Document section
________
There was matjes herring on a bed of dill, sour cream and chives. A dish of carp roe with a wreath of diced onion, dill and lemon slices. Thin slices of smoked salmon spread out on fragile lettuce leaves. Sliced hard-boiled eggs. Smoked herring. Smoked flounder. Hungarian salami, Polish sausage. Finnish sausage and liver sausage from Skane. A large bowl of lettuce with lots of fresh shrimps.

But as well as the light humour there is a much heavier social commentary confirming that Sjowall and Wahloo believed the model social democratic society was falling apart even in 1970.

Behind its spectacular topographical facade and under its polished, semi-fashionable surface, Stockholm had become an asphalt jungle, where drug addiction and sexual perversion ran more rampant than ever……….
________
Supplied information
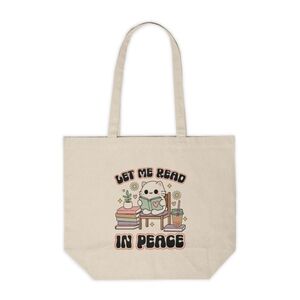 Let Me Read In Peace Custom Canvas Tote Bag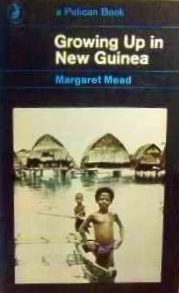 Growing Up in New Guinea by Margaret Mead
________
Tasks
• 1. Reproduce the passage on Sjowall and Wahloo, starting with "There was matjes" and going on through "even in 1970.".
• 2. According to the passage on Sjowall and Wahloo, in what year did the authors believe the model social democratic society was already falling apart?

Answers in order
• 1.
There was matjes herring on a bed of dill, sour cream and chives. A dish of carp roe with a wreath of diced onion, dill and lemon slices. Thin slices of smoked salmon spread out on fragile lettuce leaves. Sliced hard-boiled eggs. Smoked herring. Smoked flounder. Hungarian salami, Polish sausage. Finnish sausage and liver sausage from Skane. A large bowl of lettuce with lots of fresh shrimps.

But as well as the light humour there is a much heavier social commentary confirming that Sjowall and Wahloo believed the model social democratic society was falling apart even in 1970.

• 2. 1970